** Instructions for the task **
Update the material below by replacing each occurrence of "nearer" with "closer", keeping all other text unchanged. Leave the pictures out of your answer.

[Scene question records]
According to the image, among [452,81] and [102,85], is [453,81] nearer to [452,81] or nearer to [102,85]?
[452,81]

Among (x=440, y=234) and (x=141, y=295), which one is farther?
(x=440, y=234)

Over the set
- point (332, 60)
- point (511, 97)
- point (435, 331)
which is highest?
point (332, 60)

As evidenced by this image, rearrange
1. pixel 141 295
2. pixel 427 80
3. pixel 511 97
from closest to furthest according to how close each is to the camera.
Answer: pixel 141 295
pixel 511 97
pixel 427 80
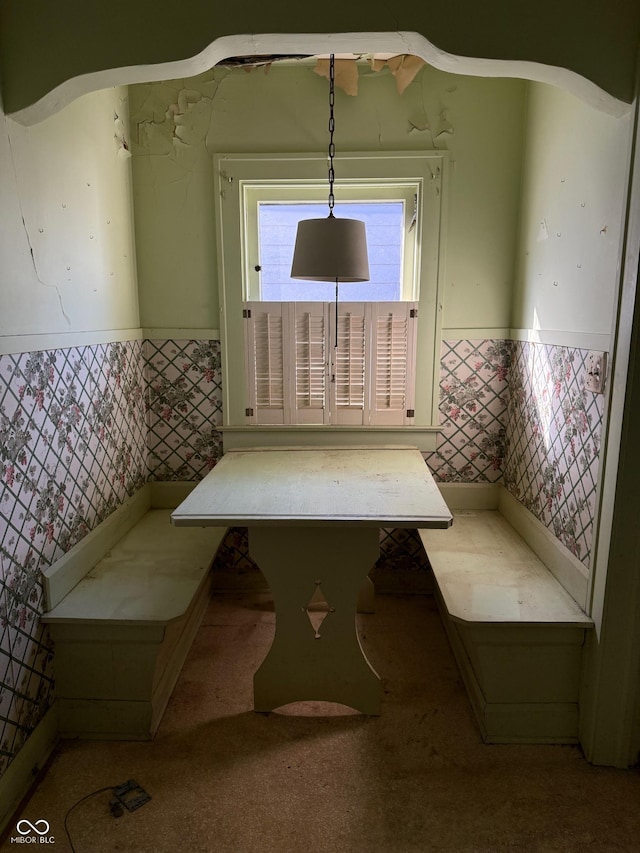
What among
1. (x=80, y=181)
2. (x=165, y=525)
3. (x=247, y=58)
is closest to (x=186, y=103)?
(x=247, y=58)

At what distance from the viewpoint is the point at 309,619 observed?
6.88 feet

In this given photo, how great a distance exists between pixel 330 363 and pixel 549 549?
4.43 ft

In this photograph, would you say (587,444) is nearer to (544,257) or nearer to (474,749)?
(544,257)

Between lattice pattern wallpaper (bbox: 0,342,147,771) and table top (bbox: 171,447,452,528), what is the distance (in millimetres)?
464

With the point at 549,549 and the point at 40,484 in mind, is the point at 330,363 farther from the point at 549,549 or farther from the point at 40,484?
the point at 40,484

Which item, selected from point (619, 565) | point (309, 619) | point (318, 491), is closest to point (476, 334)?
point (318, 491)

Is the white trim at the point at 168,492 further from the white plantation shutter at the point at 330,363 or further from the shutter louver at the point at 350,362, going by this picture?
the shutter louver at the point at 350,362

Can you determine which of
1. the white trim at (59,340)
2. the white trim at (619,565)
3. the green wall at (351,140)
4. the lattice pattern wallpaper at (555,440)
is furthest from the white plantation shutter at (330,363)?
the white trim at (619,565)

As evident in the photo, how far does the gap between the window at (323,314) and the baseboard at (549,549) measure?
0.53 meters

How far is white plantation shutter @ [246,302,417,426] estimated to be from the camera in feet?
9.48

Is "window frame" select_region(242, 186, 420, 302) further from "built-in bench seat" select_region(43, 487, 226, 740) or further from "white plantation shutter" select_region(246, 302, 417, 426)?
"built-in bench seat" select_region(43, 487, 226, 740)

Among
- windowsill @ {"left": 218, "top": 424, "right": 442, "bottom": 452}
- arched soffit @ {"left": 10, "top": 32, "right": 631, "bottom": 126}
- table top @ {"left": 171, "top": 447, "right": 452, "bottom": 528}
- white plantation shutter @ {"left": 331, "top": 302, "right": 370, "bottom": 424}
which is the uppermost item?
arched soffit @ {"left": 10, "top": 32, "right": 631, "bottom": 126}

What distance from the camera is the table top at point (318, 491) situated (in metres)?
1.92

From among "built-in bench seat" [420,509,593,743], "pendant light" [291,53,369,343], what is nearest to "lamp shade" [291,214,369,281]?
"pendant light" [291,53,369,343]
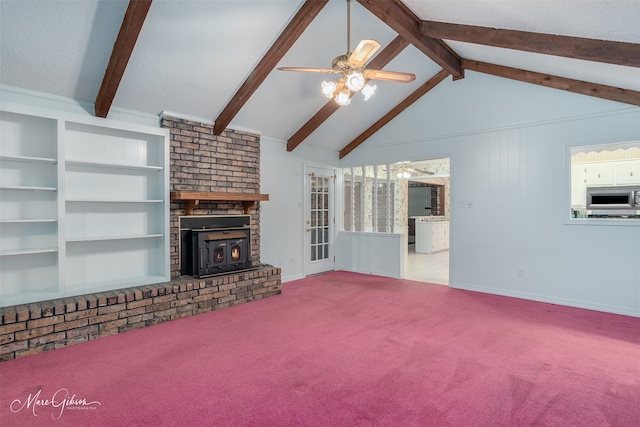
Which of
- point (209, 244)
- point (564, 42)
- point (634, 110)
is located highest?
point (564, 42)

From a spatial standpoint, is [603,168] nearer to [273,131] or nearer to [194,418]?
[273,131]

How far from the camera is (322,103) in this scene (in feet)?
17.1

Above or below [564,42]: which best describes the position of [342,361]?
below

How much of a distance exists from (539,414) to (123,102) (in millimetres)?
4752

** Answer below **
According to the image, among [452,81] and [102,85], is [453,81] closer to [452,81] or closer to [102,85]?
[452,81]

Among (x=440, y=234) and (x=141, y=295), which one is farther?
(x=440, y=234)

Over the set
- point (332, 60)
- point (511, 97)
- point (435, 331)
which is highest?
point (332, 60)

As evidenced by this image, rearrange
1. pixel 141 295
2. pixel 427 80
3. pixel 511 97
from closest to furthest according to how close each is to the camera.
Answer: pixel 141 295
pixel 511 97
pixel 427 80
What among
1. (x=80, y=181)
2. (x=165, y=525)
3. (x=247, y=58)
is closest to (x=186, y=103)?
(x=247, y=58)

At what distance from the viewpoint is the point at 309,619 observed?
6.88 feet

In this given photo, how great a distance exists between pixel 330 363 and pixel 549 549?
4.43 ft

In this photograph, would you say (587,444) is closer to (544,257) or closer to (474,749)?
(544,257)

Between lattice pattern wallpaper (bbox: 0,342,147,771) and table top (bbox: 171,447,452,528), what is the distance (in millimetres)?
464

With the point at 549,549 and the point at 40,484 in mind, is the point at 330,363 farther from the point at 549,549 or farther from the point at 40,484?
the point at 40,484

Which item, selected from point (619, 565) | point (309, 619) | point (318, 491), is closest to point (476, 334)?
point (318, 491)

Is the white trim at the point at 168,492 further from the white plantation shutter at the point at 330,363 or further from the shutter louver at the point at 350,362, going by this picture?
the shutter louver at the point at 350,362

Can you determine which of
1. the white trim at (59,340)
2. the white trim at (619,565)
3. the green wall at (351,140)
4. the lattice pattern wallpaper at (555,440)
is furthest from the white plantation shutter at (330,363)?
the white trim at (619,565)

As evident in the photo, how far does the gap between the window at (323,314) and the baseboard at (549,549) measure?
0.53 meters

How far is white plantation shutter @ [246,302,417,426] estimated to be from the camera in feet?
9.48

Is "window frame" select_region(242, 186, 420, 302) further from "built-in bench seat" select_region(43, 487, 226, 740) or further from "white plantation shutter" select_region(246, 302, 417, 426)?
"built-in bench seat" select_region(43, 487, 226, 740)

Among
- windowsill @ {"left": 218, "top": 424, "right": 442, "bottom": 452}
- arched soffit @ {"left": 10, "top": 32, "right": 631, "bottom": 126}
- table top @ {"left": 171, "top": 447, "right": 452, "bottom": 528}
- white plantation shutter @ {"left": 331, "top": 302, "right": 370, "bottom": 424}
which is the uppermost item?
arched soffit @ {"left": 10, "top": 32, "right": 631, "bottom": 126}

What distance from the camera is the table top at point (318, 491) situated (in metres)?
1.92

From among "built-in bench seat" [420,509,593,743], "pendant light" [291,53,369,343], what is nearest to "lamp shade" [291,214,369,281]?
"pendant light" [291,53,369,343]
Which of
- point (209, 244)
- point (564, 42)
- point (634, 110)
is located highest?
point (564, 42)

From a spatial standpoint, is [603,168] closer to [273,131] or closer to [194,418]?
[273,131]

How far from the camera is (322,103) in this scene (in feet)?
17.1

Above or below [564,42]: which best describes the position of [342,361]?
below

How much of a distance exists from (539,414) to (123,102) (in millimetres)?
4752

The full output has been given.